> **設問**
原文によると、MAMEHICOはどのくらいの期間続いていますか。

> **原文**
正解のない道を

ボクたちは、いわゆる「無難」とか「退屈」という言葉とは程遠い毎日を生きています。

東京でMAMEHICOを営んでいるボクやスタッフは、早朝から深夜まで働き詰めです。
気ままなショッピングや着飾ってのお出かけ、癒やし旅行など、「THE休日」というような暮らしはほぼ皆無です。

じゃあ、こんだけ働いてるんだから、さぞお金の方はたっぷりあるんでしょうよ、って?
それが、ちっともないというんだから、不思議です。
もう20年もやっているというのに、MAMEHICOはいつなくなってもおかしくないほどの不安定さです。トホホ。

「平凡な日常こそが幸福である」という言葉が正しいとすれば、ボクらのように変化に次ぐ変化の毎日(社会が変化に継ぐ変化なのだから)を過ごしている種族は、どれほど不幸なのでしょうか。

ところが。
そんな不幸なボクたちに、すごーく「安定」した場所で暮らしていた幸福な民が、仲間になりたいと志願してくることがある。

「どうしてMAMEHICOを志願されたんですか?」と怪訝そうなボク。

「ワタシの毎日は、お陰様でとても安定しております。日々の生活にとくに不満もなく、将来へのリスクもありません。『何年後にはこうなる』という道筋も見えています。職場の人はみな穏やかで、面倒な付き合いもありません。けれど、けれどですよっっっ。どうにも退屈なんですっっっ。それがたまらなく嫌なのですっっっ」

「はっ、はあー、まぁ落ち着いて」

「 そんなとき、MAMEHICOでお茶をしていたら、店内のスタッフさん、みな楽しそうではありませんか。どのかたも生き生きしている。『そうだ、ここだ、ワタシが求めていたのはココなのだ』と直感で感じましたので、ぜひお仲間に入れてください」

> **データ抜粋**
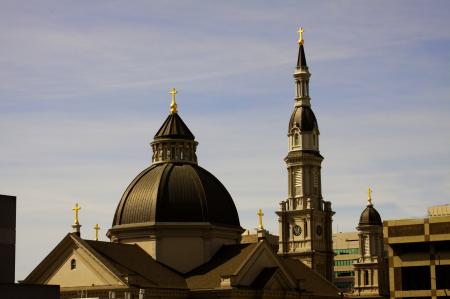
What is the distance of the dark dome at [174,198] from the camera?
377 feet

> **解答**
20年です。